Mitt Romney's selection of Paul Ryan as his running mate has at least temporarily shifted the debate out of the gutter and into the classroom, notwithstanding the best efforts of President Obama and Vice President Biden to shift it back.
In the long run, possibly Ryan's most significant contribution to public discourse is not the willingness to address "third rail" issues like Medicare but the implicit introduction of the concept of net present value.
For non-financial types, net present value is a very basic financial concept. In the simplest terms, it is the way to answer the question, if I have a dollar coming to me in the future, what is that future dollar worth today? Typically, a promised dollar in the future is worth less than a dollar today - think of the old saying, "a bird in the hand is worth two in the bush." There are two main reasons for this. Reason one is that inflation generally means that a dollar will have less buying power in the future than it does today. Reason two is that while someone may promise you a dollar in the future, that someone may not keep their promise; they may not have the dollar to give you, or they may just decide not to keep their promise. So with net present value we estimate how much the buying power of a future dollar will decline, and how likely the promise of a future dollar is to be kept, and thereby arrive at an estimate of how much that future promise is worth right now.
Think of it this way: which would you rather have, a check for $100 from Warren Buffett, or a check for $1,000,000 from Dennis Rodman?
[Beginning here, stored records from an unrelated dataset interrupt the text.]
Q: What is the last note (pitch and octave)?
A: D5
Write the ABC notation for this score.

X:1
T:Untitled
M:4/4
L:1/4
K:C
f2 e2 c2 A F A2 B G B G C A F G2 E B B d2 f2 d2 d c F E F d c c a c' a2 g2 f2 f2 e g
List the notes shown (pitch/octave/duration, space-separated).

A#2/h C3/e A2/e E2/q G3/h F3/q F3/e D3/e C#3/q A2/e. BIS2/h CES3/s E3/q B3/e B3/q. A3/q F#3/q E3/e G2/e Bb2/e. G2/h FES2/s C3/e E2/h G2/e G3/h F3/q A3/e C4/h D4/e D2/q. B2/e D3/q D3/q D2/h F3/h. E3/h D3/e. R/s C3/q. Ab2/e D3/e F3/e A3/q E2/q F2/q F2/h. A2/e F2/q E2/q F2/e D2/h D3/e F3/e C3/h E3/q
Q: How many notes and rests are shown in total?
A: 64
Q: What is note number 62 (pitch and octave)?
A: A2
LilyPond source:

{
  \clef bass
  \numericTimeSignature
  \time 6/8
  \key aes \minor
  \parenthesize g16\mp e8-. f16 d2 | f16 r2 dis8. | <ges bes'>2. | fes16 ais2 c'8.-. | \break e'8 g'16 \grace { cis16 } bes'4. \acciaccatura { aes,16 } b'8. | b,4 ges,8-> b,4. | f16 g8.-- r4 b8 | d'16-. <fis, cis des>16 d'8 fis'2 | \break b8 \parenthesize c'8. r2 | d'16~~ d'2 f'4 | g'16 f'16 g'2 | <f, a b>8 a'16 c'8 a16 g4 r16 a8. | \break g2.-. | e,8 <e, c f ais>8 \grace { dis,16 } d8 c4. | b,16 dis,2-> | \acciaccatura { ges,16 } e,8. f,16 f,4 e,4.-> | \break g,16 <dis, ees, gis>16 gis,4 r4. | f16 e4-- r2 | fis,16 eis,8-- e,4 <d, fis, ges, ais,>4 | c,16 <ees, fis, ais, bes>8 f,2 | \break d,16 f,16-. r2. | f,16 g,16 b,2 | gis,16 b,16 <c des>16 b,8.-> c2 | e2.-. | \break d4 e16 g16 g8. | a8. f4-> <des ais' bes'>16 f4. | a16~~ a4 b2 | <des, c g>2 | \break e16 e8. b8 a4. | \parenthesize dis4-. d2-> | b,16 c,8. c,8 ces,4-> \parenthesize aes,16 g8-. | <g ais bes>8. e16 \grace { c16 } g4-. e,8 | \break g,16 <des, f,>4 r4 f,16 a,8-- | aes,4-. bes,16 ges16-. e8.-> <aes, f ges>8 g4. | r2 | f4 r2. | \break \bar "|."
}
You would rather have a million dollars than a hundred dollars, sure,
but since Warren Buffett is among the world's wealthiest men his check
will surely clear, whereas Dennis Rodman is broke and his check would
likely bounce. So the $100 check from Warren Buffett is likely to yield
$100, whereas the $1,000,000 check from Dennis Rodman, while nominally
larger, is likely to yield nothing, except maybe a returned item fee
from your bank. The smaller promised payment, by virtue of being far
more likely to actually go through, has a higher net present value than
the larger payment. The rational person would prefer the more modest
promise that can actually be kept.
Conceptually, what Paul Ryan has been doing is applying the concept of net present value not to dollars but to human misery.
Every dollar spent to alleviate human misery today, be it in the form of Medicare, Medicaid, TANF or any other program you care to name reduces the amount of money available to alleviate human misery tomorrow by more than one dollar. This is because whether raised by current taxation, or borrowed (against future taxation), the money spent on those programs in raised by taxes that generally reduce the marginal returns to work, and thus tend to reduce level of wealth that would otherwise be available to finance future efforts to address suffering.
In light of which, the attacks on Ryan as some sort of cruel beast devoid of empathy are simply perverse. The actual choice confronting us is not one between gradually starting to limit the scope of Medicare, or fulfilling its current promises to all future retirees. It is between gradually starting to limit the scope of Medicare, or waiting until we actually run out of money to sharply and suddenly reduce the scope of medicare.
By reducing marginal tax rates (which will tend to improve long term economic growth), and by reducing the growth in Medicare expenses, Ryan's budget proposals substantially increase the probability that we will be able to afford to make good on the promises embedded in programs like Medicare.
I can think of no more humane course.